> _Quoted text_:
#####

Your BitCoin wallet holding your BitCoins is no different than a physical wallet stuffed with cash. That’s made abundantly clear if you read the FAQs on the BitCoin website. If you leave either wallet sitting out in the open (physically or digitally), you’re gonna lose it, and recovering cash – good luck with that.

So, if you take precautions with cash, and your online bank account and credit card info, you need to take them with your BitCoins, too. A significant difference between an online bank account and your BitCoins is that you are in 100% control of all the information related to your BitCoins. You don’t have to worry that after buying something from a merchant, that they’ll save or leak your credit card number and its out in the wild.

Say you mine BitCoins on a Windows box that’s connected up to the Internet. When you mine one, it goes to the wallet file on that machine. Get a non-networked Linux box for your “real” wallet, and transfer any mined coins from one to the other.

DCX2 says:

Re: Just like cash

That’s pretty much what I do for online banking. I found myself a cheap netbook, wiped it clean, installed ubuntu on it, and the only thing I use that netbook for is online banking. It is otherwise disconnected; even the battery is removed, although not for security reasons…it just helps prolong battery life.

Bengie says:

Re: well,

Win7 was harder to remotely hack than OSX or Linux at all the recent conventions.

If people want to be safe with their coins, make a separate account for BC and put deny access to everyone else on the BC wallet file. Then you can run BC as that user and no malware you randomly decide to install will get your wallet.

If people didn’t randomly install crap on their machines, they would get malware.

pixelpusher220 (profile) says:

Re: Tracibility

The ‘traceability’ refers to the physical ‘owner’ of the BitCoins, not the BitCoins themselves. As you note, the transactions are public and distributed.

#####

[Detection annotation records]
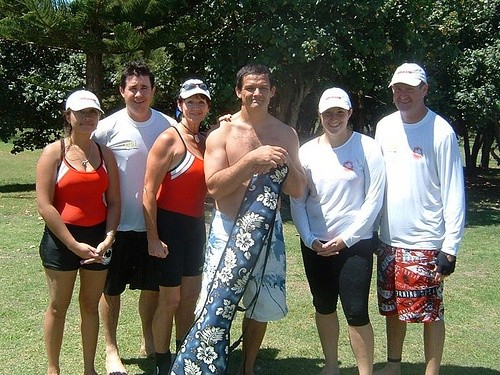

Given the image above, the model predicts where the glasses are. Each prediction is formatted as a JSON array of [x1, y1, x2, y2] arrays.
[[181, 83, 207, 91]]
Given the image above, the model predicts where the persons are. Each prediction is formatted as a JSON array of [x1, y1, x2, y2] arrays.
[[290, 87, 385, 375], [91, 65, 180, 375], [195, 64, 307, 375], [374, 63, 466, 375], [36, 90, 121, 375], [143, 79, 231, 375]]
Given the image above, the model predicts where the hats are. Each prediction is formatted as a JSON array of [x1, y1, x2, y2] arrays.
[[387, 62, 427, 88], [318, 87, 352, 114], [65, 90, 105, 115], [179, 78, 212, 101]]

#####

> _Goals_:
a: Decide whether each statement below agrees with the Bitcoin wallet text, answering yes or no and quoting the words of the text that settle it: (i) the owner of a Bitcoin wallet is in full control of all the information related to those coins; (ii) DCX2 removed the netbook's battery for security reasons; (iii) Bengie says Win7 was easier to remotely hack than OSX or Linux at the recent conventions.
b: Resume the Bitcoin wallet text, starting right after its final sentence.

> _In response_:
a:
(i) Yes: "you are in 100% control of all the information related to your BitCoins"
(ii) No: "even the battery is removed, although not for security reasons"
(iii) No: "Win7 was harder to remotely hack than OSX or Linux at all the recent conventions"

b:
Only if someone validates the BitCoins they are receiving against this list will they be stopped. Just like serial numbers on paper money. Unless you’re looking for it, the ‘cash’ is just ‘cash’.

umccullough (profile) says:

Re: Re: Tracibility

That’s my understanding as well – that the bitcoin block is untraceable once it leaves a person’s wallet – but you can track who is sending/receiving them.

That does little good if 25,000 people receive a bitcoin from this thief – it doesn’t mean that those 25,000 people become thieves, just as a store clerk receiving a stolen $20 bill in return for groceries doesn’t make them a thief.

Anonymous Coward says:

(A non-patentable idea)

Bitcoin should require a password after selecting an ‘account number’.

So you have all these bitcoin account numbers and you select one. You shouldn’t just willy nilly be able to select an account number and then suddenly transfer bitcoins from one account to another. A password should be required and that password should be the password required to decrypt the necessary information to transfer bitcoins.

Sure, most people will likely choose easily crakable passwords, and bitcoin should give some advice on recommended password parameters, but at least it slows down the process of malicious bitcoin transfers by third party software, which could give a later alerted user time to transfer his bitcoins to an uncompromised account before the password is cracked.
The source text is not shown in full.